■ Task: Please arrange every line of the entries below as a numbered list, skipping blank lines and leaving the pictures out.

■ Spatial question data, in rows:
--

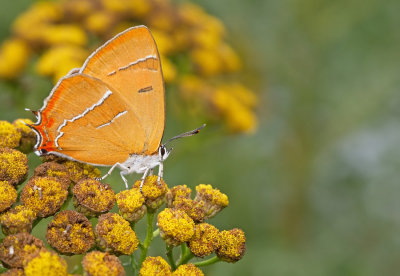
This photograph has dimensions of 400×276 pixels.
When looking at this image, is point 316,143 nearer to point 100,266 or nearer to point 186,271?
point 186,271

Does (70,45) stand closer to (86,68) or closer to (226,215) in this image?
(86,68)

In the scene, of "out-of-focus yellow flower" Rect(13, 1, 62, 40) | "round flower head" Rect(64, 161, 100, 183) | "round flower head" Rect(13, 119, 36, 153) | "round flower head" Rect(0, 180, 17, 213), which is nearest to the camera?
"round flower head" Rect(0, 180, 17, 213)

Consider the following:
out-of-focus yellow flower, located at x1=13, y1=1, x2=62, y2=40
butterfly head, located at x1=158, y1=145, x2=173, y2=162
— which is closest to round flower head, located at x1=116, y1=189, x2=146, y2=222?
butterfly head, located at x1=158, y1=145, x2=173, y2=162

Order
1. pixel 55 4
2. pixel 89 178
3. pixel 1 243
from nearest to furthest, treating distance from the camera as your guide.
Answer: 1. pixel 1 243
2. pixel 89 178
3. pixel 55 4

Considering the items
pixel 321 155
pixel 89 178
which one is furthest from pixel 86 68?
pixel 321 155

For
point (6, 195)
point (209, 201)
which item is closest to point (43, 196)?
point (6, 195)

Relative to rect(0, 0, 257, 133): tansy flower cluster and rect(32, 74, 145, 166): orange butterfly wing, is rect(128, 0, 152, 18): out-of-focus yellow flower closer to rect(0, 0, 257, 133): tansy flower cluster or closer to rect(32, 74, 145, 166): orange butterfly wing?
rect(0, 0, 257, 133): tansy flower cluster
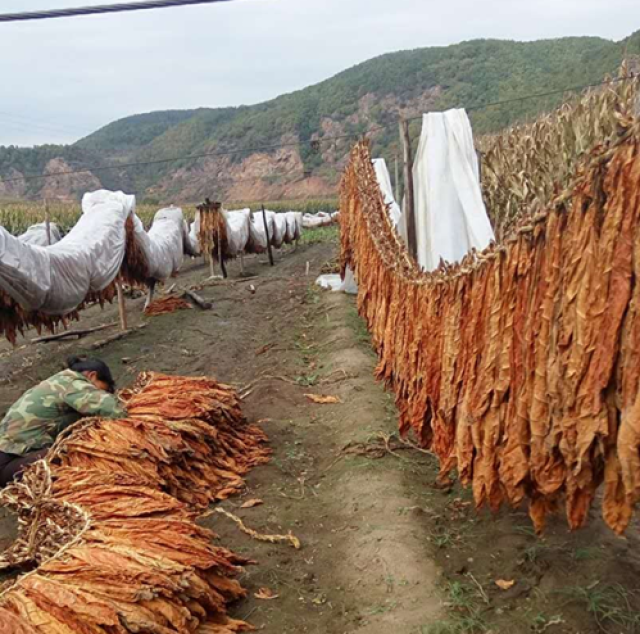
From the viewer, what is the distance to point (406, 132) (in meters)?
7.04

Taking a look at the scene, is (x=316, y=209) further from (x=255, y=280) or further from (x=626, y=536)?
(x=626, y=536)

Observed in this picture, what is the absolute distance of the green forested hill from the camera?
252 ft

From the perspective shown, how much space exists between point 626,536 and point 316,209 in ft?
222

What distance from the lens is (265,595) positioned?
3711 millimetres

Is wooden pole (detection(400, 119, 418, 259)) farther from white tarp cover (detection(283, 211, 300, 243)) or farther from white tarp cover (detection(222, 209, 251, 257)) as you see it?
white tarp cover (detection(283, 211, 300, 243))

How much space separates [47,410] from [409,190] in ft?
13.8

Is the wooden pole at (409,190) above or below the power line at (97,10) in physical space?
below

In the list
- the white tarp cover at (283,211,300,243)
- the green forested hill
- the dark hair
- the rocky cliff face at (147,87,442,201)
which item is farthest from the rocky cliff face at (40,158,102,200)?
the dark hair

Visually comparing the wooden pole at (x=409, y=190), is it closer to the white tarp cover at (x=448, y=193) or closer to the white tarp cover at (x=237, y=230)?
A: the white tarp cover at (x=448, y=193)

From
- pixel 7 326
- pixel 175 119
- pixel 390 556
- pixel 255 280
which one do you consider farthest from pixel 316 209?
pixel 175 119

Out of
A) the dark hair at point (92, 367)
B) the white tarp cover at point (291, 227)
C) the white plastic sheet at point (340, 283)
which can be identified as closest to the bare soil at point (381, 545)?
the dark hair at point (92, 367)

--

■ Solution for this task:
1. This photograph has dimensions of 400×276 pixels.
2. When looking at this image, is point 316,143 nearer to point 100,266 or nearer to point 186,271?
3. point 186,271
4. Does (70,45) stand closer to (86,68) or closer to (226,215) in this image?
5. (86,68)
6. In the scene, of "out-of-focus yellow flower" Rect(13, 1, 62, 40) | "round flower head" Rect(64, 161, 100, 183) | "round flower head" Rect(13, 119, 36, 153) | "round flower head" Rect(0, 180, 17, 213), which is nearest to the camera?
7. "round flower head" Rect(0, 180, 17, 213)
8. Consider the following:
9. out-of-focus yellow flower, located at x1=13, y1=1, x2=62, y2=40
10. butterfly head, located at x1=158, y1=145, x2=173, y2=162
11. — which is closest to round flower head, located at x1=116, y1=189, x2=146, y2=222?
12. butterfly head, located at x1=158, y1=145, x2=173, y2=162
13. Order
14. 1. pixel 55 4
15. 2. pixel 89 178
16. 3. pixel 1 243
17. from nearest to furthest, treating distance from the camera as your guide.
18. Answer: 1. pixel 1 243
19. 2. pixel 89 178
20. 3. pixel 55 4
21. Considering the items
22. pixel 321 155
23. pixel 89 178
24. which one is furthest from pixel 86 68?
25. pixel 321 155
26. For
27. point (6, 195)
28. point (209, 201)
29. which item is closest to point (43, 196)?
30. point (6, 195)
31. Relative to rect(0, 0, 257, 133): tansy flower cluster and rect(32, 74, 145, 166): orange butterfly wing, is rect(128, 0, 152, 18): out-of-focus yellow flower closer to rect(0, 0, 257, 133): tansy flower cluster or closer to rect(32, 74, 145, 166): orange butterfly wing?
32. rect(0, 0, 257, 133): tansy flower cluster
33. From the viewer, what is the distance to point (406, 132) (in meters)?
34. 7.04
35. Taking a look at the scene, is (x=316, y=209) further from (x=255, y=280) or further from (x=626, y=536)?
36. (x=626, y=536)
37. Observed in this picture, what is the absolute distance of the green forested hill from the camera?
38. 252 ft
39. From the perspective shown, how much space exists between point 626,536 and point 316,209 in ft?
40. 222
41. What distance from the lens is (265,595) positioned?
42. 3711 millimetres
43. Is wooden pole (detection(400, 119, 418, 259)) farther from white tarp cover (detection(283, 211, 300, 243)) or farther from white tarp cover (detection(222, 209, 251, 257)) as you see it?
44. white tarp cover (detection(283, 211, 300, 243))
45. How much space separates [47,410] from [409,190] in ft?
46. 13.8
47. Is the wooden pole at (409,190) above or below the power line at (97,10) in physical space?
48. below
49. In the list
50. - the white tarp cover at (283,211,300,243)
51. - the green forested hill
52. - the dark hair
53. - the rocky cliff face at (147,87,442,201)
54. which item is farthest from the rocky cliff face at (40,158,102,200)?
55. the dark hair
56. Visually comparing the wooden pole at (x=409, y=190), is it closer to the white tarp cover at (x=448, y=193) or closer to the white tarp cover at (x=237, y=230)?
57. A: the white tarp cover at (x=448, y=193)
58. From
59. - pixel 7 326
60. - pixel 175 119
61. - pixel 390 556
62. - pixel 255 280
63. which one do you consider farthest from pixel 316 209?
64. pixel 175 119
65. Out of
66. A) the dark hair at point (92, 367)
67. B) the white tarp cover at point (291, 227)
68. C) the white plastic sheet at point (340, 283)
69. which can be identified as closest to the bare soil at point (381, 545)?
70. the dark hair at point (92, 367)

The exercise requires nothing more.